Vice Culture Minister Kim Young-soo framed the U.S. edition as especially significant because it takes place in the United States, the center of the global entertainment industry, and because it coincides with preparations for the 2026 FIFA World Cup in North and Central America. That context matters. K-pop’s North American story is no longer limited to chart placement or arena ticket sales. It now sits inside tourism, lifestyle commerce, sports-year visibility, and government-backed export policy.
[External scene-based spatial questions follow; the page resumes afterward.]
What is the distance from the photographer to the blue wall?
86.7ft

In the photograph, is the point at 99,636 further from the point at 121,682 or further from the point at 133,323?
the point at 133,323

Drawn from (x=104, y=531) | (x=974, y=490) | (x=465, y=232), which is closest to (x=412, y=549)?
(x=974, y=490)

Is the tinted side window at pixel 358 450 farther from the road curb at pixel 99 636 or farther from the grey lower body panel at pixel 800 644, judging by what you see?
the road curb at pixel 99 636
Los Angeles Becomes the Test Market
K-Expo USA 2026 works because it understands Los Angeles as both audience and amplifier. Fans arrive for Jay Park, P1Harmony, and LNGSHOT. They leave with a broader map of Korean culture, from webtoons and beauty to food, sports, and performance technology. That is the real news. The Peacock Theater concert is not an isolated K-pop booking. It is the loudest part of a coordinated U.S. debut designed to show how K-pop can move people, products, and partnerships at the same time.
If the weekend lands the way organizers intend, K-Expo USA will not be remembered only as another K-pop concert in Los Angeles. It will be remembered as a model for how Korean culture packages fan passion into a full-scale market event. In 2026, that may be the more powerful export story.